Her voice is high-pitched and overly happy, and it makes me cringe with each word that comes out of her mouth. She clicks her tongue against the roof of her mouth and smiles at me, like she's trying to get my attention as if I am some mutt.
"But that's only if you're good," she says.
I half-expect her to order me to sit with the promise of a treat if I do so.
Across the room, someone screams—an angry scream—and a chair is thrown to the floor. I look over to see another of the girls act as if she was about to throw the table too, the only thing separating her from the girl across from her.
A couple of the other nurses that stand off to the sides of the room, acting as guards, rush in and grab onto her. She screams again and flails her arms, trying to break herself free from them.
The nurse that was so happy two seconds ago, the one that told me to be on my best behavior, whistles and calls out to the girl. Her voice is even sharper, but this time, there's anger too.
"Johanna Mason, let's not have a repeat of last week," she says.
I watch the almost-fight break out. Before anything happens, they have the girl—Johanna, supposedly—under control, and they drag her away again.

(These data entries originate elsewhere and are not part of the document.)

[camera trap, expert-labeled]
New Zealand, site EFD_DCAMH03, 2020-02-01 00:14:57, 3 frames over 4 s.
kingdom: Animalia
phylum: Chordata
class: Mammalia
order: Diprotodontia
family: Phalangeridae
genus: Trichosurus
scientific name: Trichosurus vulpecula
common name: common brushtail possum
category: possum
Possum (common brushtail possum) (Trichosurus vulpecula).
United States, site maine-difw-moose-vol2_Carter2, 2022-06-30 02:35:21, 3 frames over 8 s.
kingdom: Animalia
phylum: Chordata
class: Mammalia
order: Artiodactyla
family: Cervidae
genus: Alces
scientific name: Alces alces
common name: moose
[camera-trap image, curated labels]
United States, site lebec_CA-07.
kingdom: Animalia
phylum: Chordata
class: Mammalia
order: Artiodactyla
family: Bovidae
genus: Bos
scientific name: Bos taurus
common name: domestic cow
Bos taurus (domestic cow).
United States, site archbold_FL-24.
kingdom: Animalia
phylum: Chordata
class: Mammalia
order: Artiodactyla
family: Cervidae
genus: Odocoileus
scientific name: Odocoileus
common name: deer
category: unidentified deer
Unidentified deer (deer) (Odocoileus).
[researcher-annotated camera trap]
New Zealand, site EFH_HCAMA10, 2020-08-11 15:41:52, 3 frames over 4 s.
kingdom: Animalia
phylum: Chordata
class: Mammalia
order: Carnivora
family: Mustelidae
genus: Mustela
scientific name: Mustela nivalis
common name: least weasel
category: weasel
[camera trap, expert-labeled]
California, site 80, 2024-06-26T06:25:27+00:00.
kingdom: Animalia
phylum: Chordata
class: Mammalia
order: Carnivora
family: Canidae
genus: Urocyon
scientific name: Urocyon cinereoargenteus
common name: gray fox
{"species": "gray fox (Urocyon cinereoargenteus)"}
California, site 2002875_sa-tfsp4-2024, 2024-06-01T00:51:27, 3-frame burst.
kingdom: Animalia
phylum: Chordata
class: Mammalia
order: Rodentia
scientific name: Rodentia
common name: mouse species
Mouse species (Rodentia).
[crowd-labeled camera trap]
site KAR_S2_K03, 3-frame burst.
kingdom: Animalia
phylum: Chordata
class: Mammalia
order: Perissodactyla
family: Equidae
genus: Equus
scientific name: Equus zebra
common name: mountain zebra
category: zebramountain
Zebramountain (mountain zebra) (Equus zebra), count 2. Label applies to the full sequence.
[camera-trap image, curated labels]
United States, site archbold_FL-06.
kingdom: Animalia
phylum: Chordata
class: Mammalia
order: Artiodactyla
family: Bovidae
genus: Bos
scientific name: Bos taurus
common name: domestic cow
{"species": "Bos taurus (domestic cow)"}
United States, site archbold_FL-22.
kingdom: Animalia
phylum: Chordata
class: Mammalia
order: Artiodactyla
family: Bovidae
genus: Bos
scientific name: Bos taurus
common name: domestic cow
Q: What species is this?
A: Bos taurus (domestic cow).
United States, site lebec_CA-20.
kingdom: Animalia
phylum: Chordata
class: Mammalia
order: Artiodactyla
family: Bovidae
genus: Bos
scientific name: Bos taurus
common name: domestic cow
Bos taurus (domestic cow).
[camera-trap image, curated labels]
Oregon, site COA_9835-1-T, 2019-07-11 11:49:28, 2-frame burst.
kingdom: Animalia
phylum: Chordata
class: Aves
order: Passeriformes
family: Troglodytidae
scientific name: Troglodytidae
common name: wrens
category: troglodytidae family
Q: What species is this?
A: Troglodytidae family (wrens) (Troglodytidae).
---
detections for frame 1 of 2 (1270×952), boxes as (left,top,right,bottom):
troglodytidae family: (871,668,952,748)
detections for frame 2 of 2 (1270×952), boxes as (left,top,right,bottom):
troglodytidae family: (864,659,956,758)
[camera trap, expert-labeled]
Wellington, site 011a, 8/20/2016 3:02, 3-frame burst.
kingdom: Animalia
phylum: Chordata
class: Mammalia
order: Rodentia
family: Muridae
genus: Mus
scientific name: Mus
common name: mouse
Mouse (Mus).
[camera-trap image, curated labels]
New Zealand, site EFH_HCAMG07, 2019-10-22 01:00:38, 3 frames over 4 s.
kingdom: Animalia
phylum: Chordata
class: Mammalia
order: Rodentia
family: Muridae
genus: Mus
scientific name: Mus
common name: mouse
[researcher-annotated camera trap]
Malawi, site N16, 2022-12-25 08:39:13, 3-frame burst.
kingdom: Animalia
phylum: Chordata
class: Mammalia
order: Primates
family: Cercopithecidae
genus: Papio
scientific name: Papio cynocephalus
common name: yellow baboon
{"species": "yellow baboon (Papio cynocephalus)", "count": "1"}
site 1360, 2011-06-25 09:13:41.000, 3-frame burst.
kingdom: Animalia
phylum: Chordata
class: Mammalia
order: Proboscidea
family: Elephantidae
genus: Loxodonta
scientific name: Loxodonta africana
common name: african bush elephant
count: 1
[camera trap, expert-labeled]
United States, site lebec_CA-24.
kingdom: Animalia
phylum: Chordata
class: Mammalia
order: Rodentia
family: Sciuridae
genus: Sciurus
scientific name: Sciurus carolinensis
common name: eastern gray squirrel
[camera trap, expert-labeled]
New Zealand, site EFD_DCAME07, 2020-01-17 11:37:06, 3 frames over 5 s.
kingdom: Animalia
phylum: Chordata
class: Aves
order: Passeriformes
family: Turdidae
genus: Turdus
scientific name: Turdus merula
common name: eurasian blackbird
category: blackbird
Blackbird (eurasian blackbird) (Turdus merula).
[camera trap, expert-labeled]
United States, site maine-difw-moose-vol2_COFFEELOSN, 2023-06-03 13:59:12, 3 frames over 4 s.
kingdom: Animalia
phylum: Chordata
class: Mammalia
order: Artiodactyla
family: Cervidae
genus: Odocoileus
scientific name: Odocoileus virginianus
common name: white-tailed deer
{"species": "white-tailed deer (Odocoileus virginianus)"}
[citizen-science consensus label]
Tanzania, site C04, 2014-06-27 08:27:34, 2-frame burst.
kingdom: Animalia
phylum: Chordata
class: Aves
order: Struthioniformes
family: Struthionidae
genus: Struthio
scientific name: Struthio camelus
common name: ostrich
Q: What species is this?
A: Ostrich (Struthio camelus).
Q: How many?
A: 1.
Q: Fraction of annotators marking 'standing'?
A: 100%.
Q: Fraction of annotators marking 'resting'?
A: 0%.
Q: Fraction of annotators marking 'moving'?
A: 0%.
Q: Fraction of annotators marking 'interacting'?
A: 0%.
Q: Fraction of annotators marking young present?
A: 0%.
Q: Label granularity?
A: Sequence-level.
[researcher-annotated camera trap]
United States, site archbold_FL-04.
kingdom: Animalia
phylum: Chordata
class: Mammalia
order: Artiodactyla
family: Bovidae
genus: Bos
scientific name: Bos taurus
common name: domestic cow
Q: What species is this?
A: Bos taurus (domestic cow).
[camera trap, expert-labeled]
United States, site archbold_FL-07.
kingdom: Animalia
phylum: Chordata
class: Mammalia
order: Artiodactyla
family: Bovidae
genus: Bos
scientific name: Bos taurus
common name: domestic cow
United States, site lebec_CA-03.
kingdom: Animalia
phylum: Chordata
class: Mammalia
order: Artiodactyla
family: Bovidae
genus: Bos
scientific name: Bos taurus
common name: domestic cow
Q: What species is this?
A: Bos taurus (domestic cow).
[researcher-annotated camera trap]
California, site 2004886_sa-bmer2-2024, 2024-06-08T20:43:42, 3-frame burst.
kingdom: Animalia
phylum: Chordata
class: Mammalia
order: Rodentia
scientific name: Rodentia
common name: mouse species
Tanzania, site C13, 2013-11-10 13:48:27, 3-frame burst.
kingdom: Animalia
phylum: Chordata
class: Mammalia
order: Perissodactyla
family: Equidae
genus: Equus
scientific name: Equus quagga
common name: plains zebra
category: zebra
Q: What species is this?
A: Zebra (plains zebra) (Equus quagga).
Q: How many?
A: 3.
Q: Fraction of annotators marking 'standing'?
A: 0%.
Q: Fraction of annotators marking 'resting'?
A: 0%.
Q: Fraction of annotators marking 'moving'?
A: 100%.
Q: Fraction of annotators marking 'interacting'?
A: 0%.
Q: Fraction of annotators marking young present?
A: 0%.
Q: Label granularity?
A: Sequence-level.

As they move, she seems to try digging her heels into the floor, but the floor is made of tiles and concrete, and she only slides along. For a moment, her attention falls on me in the form of a glare, but she looks away again and struggles to free herself from the grasp of the nurses. It seems like this is routine, and their hold on her is too tight for her to do anything about it.
I don't say anything as she's taken away, and immediately after, I'm handed a change of clothes that I'm expected to wear. There is a specific uniform worn by patients—though, I'd rather say inmates—and I'm assigned mine.
Looking back behind me, the nurse is looking through a thin packet of papers. Her lips are pursed together as she reads.
"Katniss Everdean," she says, "is considered mentally unstable on account of murdering a family member unprovoked."
She closes the packet of papers and looks at me, a forced smile spreading across her lips. Dropping the papers down to her side, she walks over, resting her other hand on my back to guide me to wherever it is that she's deciding to take me.
"Well, we'll just put that in your file and continue here as if no such thing ever happened," she says. I can hear the unease in her voice, but I don't say anything. I only nod my head.
"Come now, Katniss," she says. "We have a room all set up for you. It's just this way."
Before she leads me away, I look back over to the girl with the green eyes. Not only is she looking at me again, but so are two other girls that are sitting with her. My eyes meet theirs, and I look to each one of them individually.
Something about them almost seems different, and I feel like they're trying to say something to me with their eyes alone. I know the odds here already aren't in my favor, but seeing them, even if I don't know them, gives me hope.